任务目标
请将下面关于翻转与字典序的题解中，从“(这种情况可以表示只先进行(或者撤销)\([i, 1]\)翻转”到“4)或者在尾部插入(对应1)”之间的文字（含首尾）逐字抄录下来。

文档节选
■ ■ ■
多校 5
D
设\(i\)、\(j\)均为可行位置,我们需要证明,只有求出\([1,i]\)字典序最小的串有用
这里用\([1,i]\)表示\([1,i]\)的一种方案,\([i,1]\)表示它的翻转
有\(4\)种\(j\)处的可能情况
\(j\)不翻转
\([1, i]\) + \([i+1,j ]\)
\([i, 1]\) + \([j+1, i]\)
(这种情况可以表示只先进行(或者撤销)\([i, 1]\)翻转
\([j, i +1]\) +\([i, 1]\)只进行\(j\)翻转
\([j, i+1]\) +\([1, i]\)
若\([1, i]\)是字典序最小的串,那么几种情况中只有第一种和第四种可能贡献答案,我们将\([1, i]\)的信息维护出来,再判断哪一种字典序更小即可(用hash判断lcp再比较)
具体地,\([1,i]\)的构造过程中有两种字符:在头部插入(对应4)或者在尾部插入(对应1)
■ ■ ■
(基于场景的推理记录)
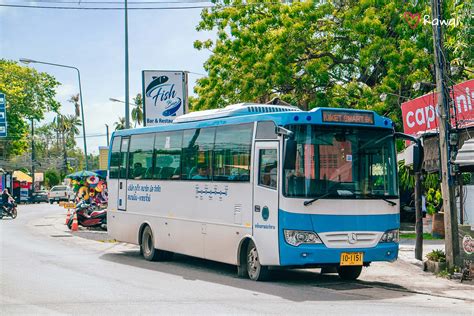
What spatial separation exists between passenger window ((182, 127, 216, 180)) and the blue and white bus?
26 millimetres

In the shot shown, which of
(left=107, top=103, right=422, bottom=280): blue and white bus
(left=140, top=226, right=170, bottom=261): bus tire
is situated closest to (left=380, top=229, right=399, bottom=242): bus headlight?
(left=107, top=103, right=422, bottom=280): blue and white bus

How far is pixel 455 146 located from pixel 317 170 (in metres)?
3.75

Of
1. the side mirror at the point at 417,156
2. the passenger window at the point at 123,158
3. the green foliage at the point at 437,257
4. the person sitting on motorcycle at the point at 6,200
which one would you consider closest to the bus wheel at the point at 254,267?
the side mirror at the point at 417,156

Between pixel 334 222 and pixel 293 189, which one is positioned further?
pixel 334 222

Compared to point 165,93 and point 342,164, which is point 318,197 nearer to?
point 342,164

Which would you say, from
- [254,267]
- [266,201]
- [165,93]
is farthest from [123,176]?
[165,93]

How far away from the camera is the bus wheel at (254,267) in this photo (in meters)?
14.0

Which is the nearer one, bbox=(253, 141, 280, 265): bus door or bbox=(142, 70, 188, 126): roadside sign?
bbox=(253, 141, 280, 265): bus door

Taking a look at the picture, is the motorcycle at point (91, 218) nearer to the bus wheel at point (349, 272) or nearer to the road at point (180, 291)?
the road at point (180, 291)

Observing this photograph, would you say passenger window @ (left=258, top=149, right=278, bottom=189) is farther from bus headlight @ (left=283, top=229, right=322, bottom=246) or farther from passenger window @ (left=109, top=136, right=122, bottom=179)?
passenger window @ (left=109, top=136, right=122, bottom=179)

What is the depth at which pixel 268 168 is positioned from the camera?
14.0 m

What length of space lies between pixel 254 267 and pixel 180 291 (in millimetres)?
1959

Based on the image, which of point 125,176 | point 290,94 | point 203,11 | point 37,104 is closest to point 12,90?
point 37,104

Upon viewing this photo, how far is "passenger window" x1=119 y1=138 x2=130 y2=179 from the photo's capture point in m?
20.4
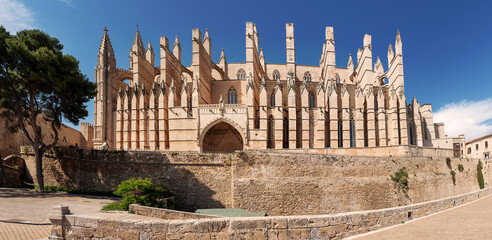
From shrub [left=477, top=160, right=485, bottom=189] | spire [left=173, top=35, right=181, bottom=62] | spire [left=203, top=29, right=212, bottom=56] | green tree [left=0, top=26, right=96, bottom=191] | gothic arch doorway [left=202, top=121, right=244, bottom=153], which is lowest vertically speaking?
shrub [left=477, top=160, right=485, bottom=189]

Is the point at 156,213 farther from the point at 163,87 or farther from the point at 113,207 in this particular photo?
the point at 163,87

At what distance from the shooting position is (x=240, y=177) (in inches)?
647

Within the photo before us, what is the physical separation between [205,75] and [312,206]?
18505mm

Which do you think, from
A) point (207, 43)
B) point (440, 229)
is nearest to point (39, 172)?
point (440, 229)

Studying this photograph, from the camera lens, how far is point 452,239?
6031 millimetres

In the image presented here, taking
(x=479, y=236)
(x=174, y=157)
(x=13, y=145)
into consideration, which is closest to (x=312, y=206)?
(x=174, y=157)

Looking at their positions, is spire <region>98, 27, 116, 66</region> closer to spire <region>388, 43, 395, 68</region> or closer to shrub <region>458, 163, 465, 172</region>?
spire <region>388, 43, 395, 68</region>

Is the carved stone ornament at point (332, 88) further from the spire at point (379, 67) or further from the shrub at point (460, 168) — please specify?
the shrub at point (460, 168)

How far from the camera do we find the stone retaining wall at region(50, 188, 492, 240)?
209 inches

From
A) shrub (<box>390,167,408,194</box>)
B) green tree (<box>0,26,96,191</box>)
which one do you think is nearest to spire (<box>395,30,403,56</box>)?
shrub (<box>390,167,408,194</box>)

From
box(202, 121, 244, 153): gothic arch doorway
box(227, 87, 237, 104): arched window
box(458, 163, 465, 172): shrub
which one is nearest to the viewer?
box(458, 163, 465, 172): shrub

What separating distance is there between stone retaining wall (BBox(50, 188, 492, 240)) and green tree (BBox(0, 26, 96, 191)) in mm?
12254

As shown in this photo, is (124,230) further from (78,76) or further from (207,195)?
(78,76)

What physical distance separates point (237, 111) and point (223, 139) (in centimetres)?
387
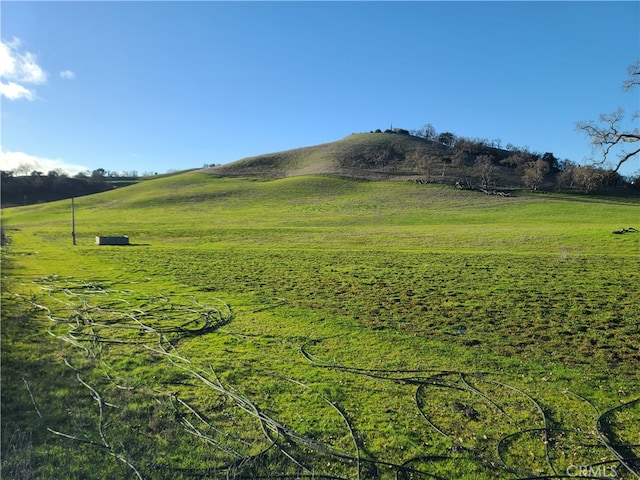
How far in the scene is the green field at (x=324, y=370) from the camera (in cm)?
500

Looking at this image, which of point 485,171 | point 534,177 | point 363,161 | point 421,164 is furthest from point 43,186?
point 534,177

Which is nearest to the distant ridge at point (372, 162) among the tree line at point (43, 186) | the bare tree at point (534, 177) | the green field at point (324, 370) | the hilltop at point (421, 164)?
the hilltop at point (421, 164)

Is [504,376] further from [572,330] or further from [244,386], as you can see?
[244,386]

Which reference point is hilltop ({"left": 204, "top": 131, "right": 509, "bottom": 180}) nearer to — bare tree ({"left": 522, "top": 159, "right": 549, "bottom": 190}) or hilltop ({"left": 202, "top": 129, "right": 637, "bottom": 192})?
hilltop ({"left": 202, "top": 129, "right": 637, "bottom": 192})

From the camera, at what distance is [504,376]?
7293mm

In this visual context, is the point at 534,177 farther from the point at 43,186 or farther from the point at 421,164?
the point at 43,186

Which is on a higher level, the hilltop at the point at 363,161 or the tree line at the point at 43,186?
the hilltop at the point at 363,161

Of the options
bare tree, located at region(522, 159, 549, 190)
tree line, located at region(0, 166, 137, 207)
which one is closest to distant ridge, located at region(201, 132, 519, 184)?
bare tree, located at region(522, 159, 549, 190)

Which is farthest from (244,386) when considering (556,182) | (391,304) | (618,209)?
(556,182)

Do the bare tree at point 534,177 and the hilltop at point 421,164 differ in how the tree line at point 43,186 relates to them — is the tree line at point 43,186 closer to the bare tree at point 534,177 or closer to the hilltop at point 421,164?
the hilltop at point 421,164

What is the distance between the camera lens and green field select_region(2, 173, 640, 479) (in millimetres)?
5004

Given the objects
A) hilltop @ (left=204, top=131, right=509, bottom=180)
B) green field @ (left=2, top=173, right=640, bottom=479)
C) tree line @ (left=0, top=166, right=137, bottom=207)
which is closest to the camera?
green field @ (left=2, top=173, right=640, bottom=479)

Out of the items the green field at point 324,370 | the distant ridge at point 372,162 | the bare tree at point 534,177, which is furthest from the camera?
the distant ridge at point 372,162

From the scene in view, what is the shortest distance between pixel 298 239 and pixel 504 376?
91.8 feet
■ ■ ■
回答
(这种情况可以表示只先进行(或者撤销)\([i, 1]\)翻转
\([j, i +1]\) +\([i, 1]\)只进行\(j\)翻转
\([j, i+1]\) +\([1, i]\)
若\([1, i]\)是字典序最小的串,那么几种情况中只有第一种和第四种可能贡献答案,我们将\([1, i]\)的信息维护出来,再判断哪一种字典序更小即可(用hash判断lcp再比较)
具体地,\([1,i]\)的构造过程中有两种字符:在头部插入(对应4)或者在尾部插入(对应1)